Re: [PATCH] perf/arm-cmn: Fix DTC reset

From: Geoff Blake
Date: Thu Apr 06 2023 - 17:26:30 EST


Ran this patch on an AWS C6g.metal and unfortunately still see the
spurious IRQs trigger quickly (within 10 tries) when using the following
flow:

perf stat -a -e arm_cmn_0/event=0x5,type=0x5/ -- sleep 600
kexec -e

Adding in the simple shutdown routine, I have run over 100 of the
above cycles and the spurious IRQs haven't triggered. I think we still
need both for now.

-Geoff

On Thu, 6 Apr 2023, Robin Murphy wrote:

> CAUTION: This email originated from outside of the organization. Do not click links or open attachments unless you can confirm the sender and know the content is safe.

-=-=-=-=-

§ About this exercise: Reproduce the mailing-list reply above about the arm-cmn DTC reset patch word for word, in full.

§ Information provided:
-=-=-=-=-

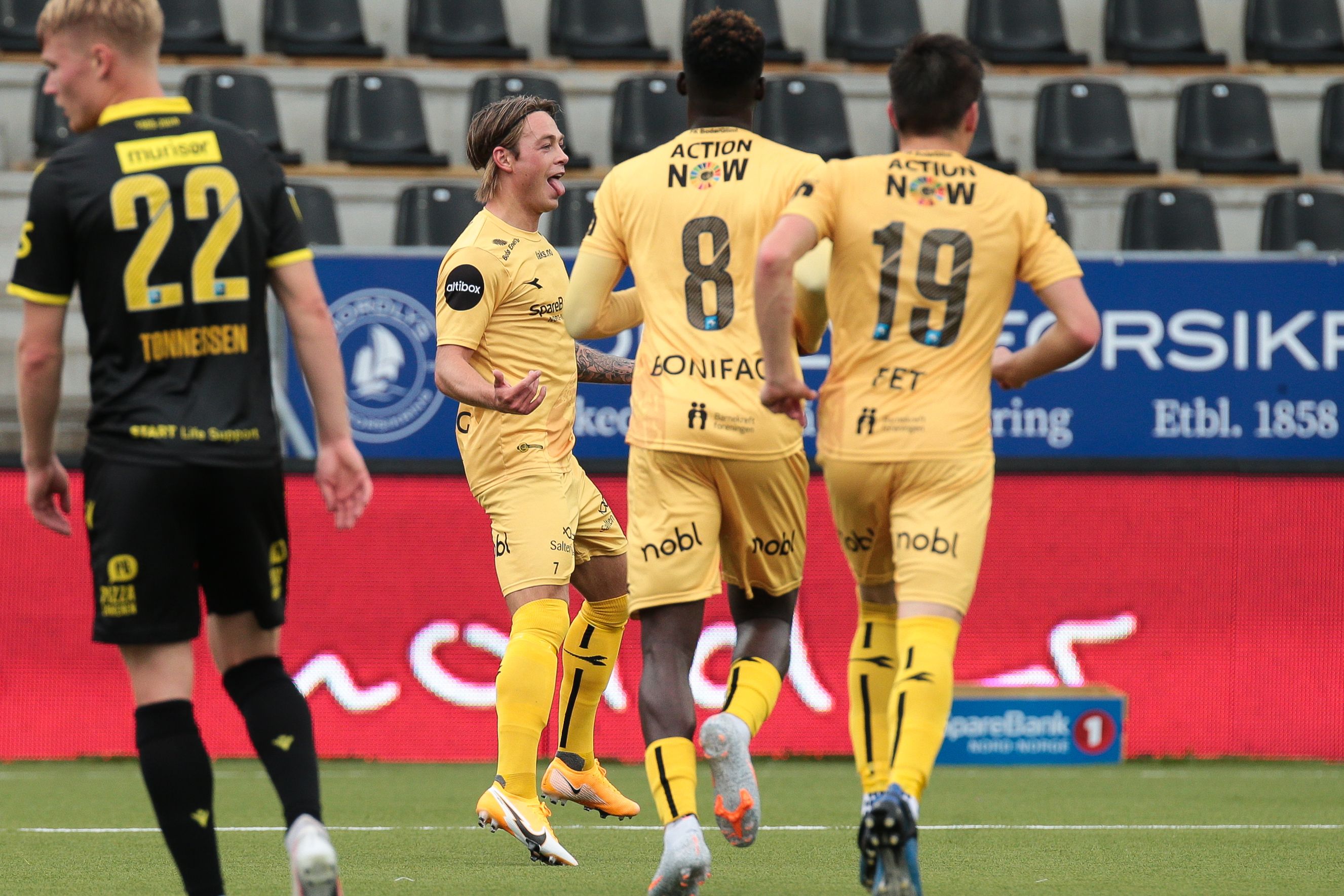 Start ble ydmyket av serielederen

-=-=-=-=-

§ Result of this task:
Re: [PATCH] perf/arm-cmn: Fix DTC reset

From: Geoff Blake
Date: Thu Apr 06 2023 - 17:26:30 EST


Ran this patch on an AWS C6g.metal and unfortunately still see the
spurious IRQs trigger quickly (within 10 tries) when using the following
flow:

perf stat -a -e arm_cmn_0/event=0x5,type=0x5/ -- sleep 600
kexec -e

Adding in the simple shutdown routine, I have run over 100 of the
above cycles and the spurious IRQs haven't triggered. I think we still
need both for now.

-Geoff

On Thu, 6 Apr 2023, Robin Murphy wrote:

> CAUTION: This email originated from outside of the organization. Do not click links or open attachments unless you can confirm the sender and know the content is safe.